For specific lung cancer histology subtypes, we identified 6 novel loci associated with lung adenocarcinoma (15q21, 8p12, 10q24, 20q13.33, 11q23.3 and 9p21.3) (Table 2). The locus at 15q21 (rs77468143, OR=0.86, 95% CI 0.82–0.89, p=1.15×10−16) is predicted to target SECISBP2L (Supplementary Figure 5), and expression analysis indicated rs77468143 to be a cis-eQTL for SECISBP2L in lung tissue in all eQTL cohorts tested (Supplementary Table 6). The genetic risk allele appears to correlate with decreased expression levels of SECISBP2L (Figure 2, Supplementary Figure 5), an observation that is consistent with SECISBP2L being down regulated in lung cancers16. rs77468143 was nominally associated with lung function (Table 2), potentially implicating inflammation of lung as part of the mechanism at this locus.
At 8p12, expression analysis indicated that the alleles associated with lung adenocarcinoma (represented by the sentinel variant rs4236709 (Table 2)), also appear to be a lung cis-eQTL for the NRG1 gene (Supplementary Table 6, Supplementary Figure 5).
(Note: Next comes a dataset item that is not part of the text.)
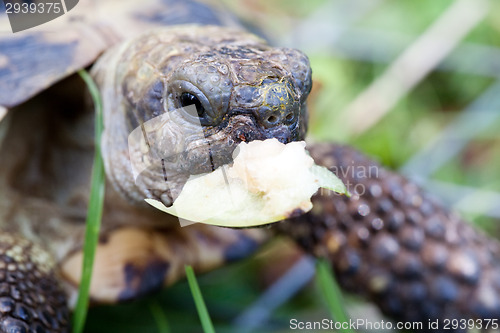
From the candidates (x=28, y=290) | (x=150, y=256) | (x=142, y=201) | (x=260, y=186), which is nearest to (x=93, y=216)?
(x=142, y=201)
This region also contains putative regulatory regions (Supplementary Figure 5). Somatic translocations of NRG1 are infrequently observed in lung adenocarcinomas17. While somatic translocations at 8p12 generally take place in never smokers and are linked with ectopic activation of NRG1, rs4236709 was associated with lung cancer in both ever and never smokers (Supplementary Figure 4) and its genetic risk correlated with decreased NRG1 expression (Figure 2). Interestingly, 6q22.1 variants located near ROS1, another gene somatically translocated in lung adenocarcinoma and for which nearby germline variants were associated with never smoking lung adenocarcinoma in Asian women18, were associated with lung adenocarcinoma at borderline genome wide significance (rs9387479; OR=0.92, 95% CI 0.89–0.95, p=6.57×10−8) (Supplementary Table 2).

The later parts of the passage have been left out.